Giving the fact that adjustments are based on reality and not on source documents, this strengthens
and view its relationship with the concept of realization, accrual etc. Adjustment entries also agrees
with the objectivity convention (which states that financial statements should be made on verifiable
evidence) which can be seen as a result of the depreciation of items as time goes on some assets
will require to be adjusted, verified and accounted for and this is done using mathematic calculation
as evidence.
Adjustments also encourage accountants to be consistent in their method of recording and updating
the general ledger accounts. It is also needed to bring items such as inventory in line with physical
stock counts typically held at the end of the year.
4. CONCLUSION
Accounting concept and convention implies that those who prepare accounts should prepare it with
the intention of clarity such that it will be understandable to its users.

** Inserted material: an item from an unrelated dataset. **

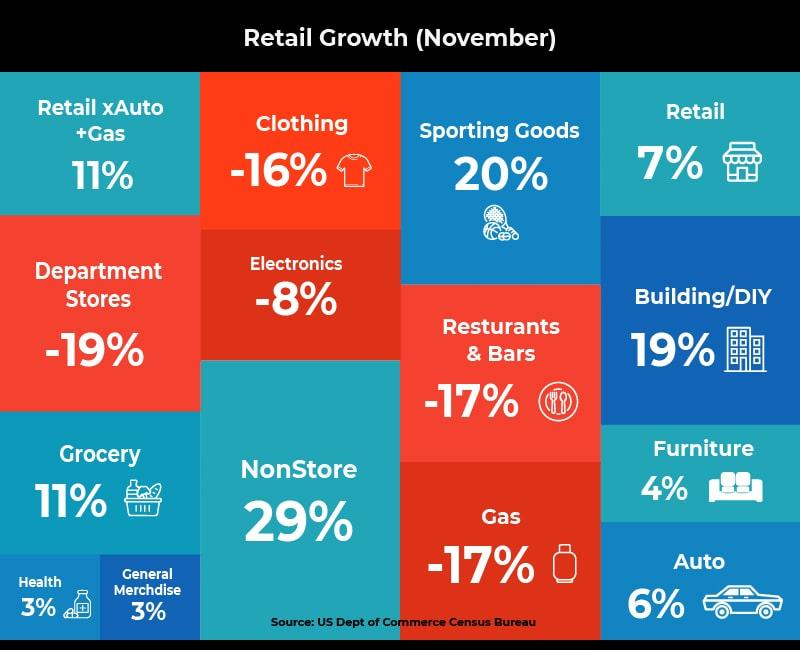 holiday shopping stats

Its usage also makes it easy for
users to compare the performance of similar companies in the same industry.
As up to date means bringing the income statement and balance sheet in line with the accrual basis
of accounting, Adjustment entries could be said to be very crucial in recording transaction and
bringing it up to date.
Accounting concept, convention and adjustments in accounting also assist users to form, confirm or
review a report to ensure that accounts do indeed portray accurately the business activities.
RECOMMENDATION
It is recommended that when a firm chooses to treat items such as depreciation in a particular way, it
should go on using that method year after year but when it is necessary to change the used method,
then an explanation of the change and its effects on result must be shown as a note to the accounts
being presented.
It is also advisable to record every cash transaction in the cashbook regardless of the amount.
In adjustment it is recommended to prevent inadvertent omission of some adjustment entries, it is
helpful to review the ones from previous accounting period.
Accountants can also avoid error in adjustment which can be as a result of not knowing all the
deduction he/she has.
It is also recommended that conservation should not be over stretched to the point where it might
eventually result in distorting the financial result.
When an accountant has a choice between two alternatives treatment he/she should select the one
that shows a less encouraging position of the financial statement.
Every accountant is also expected to apply judgment in the best interest of the general public.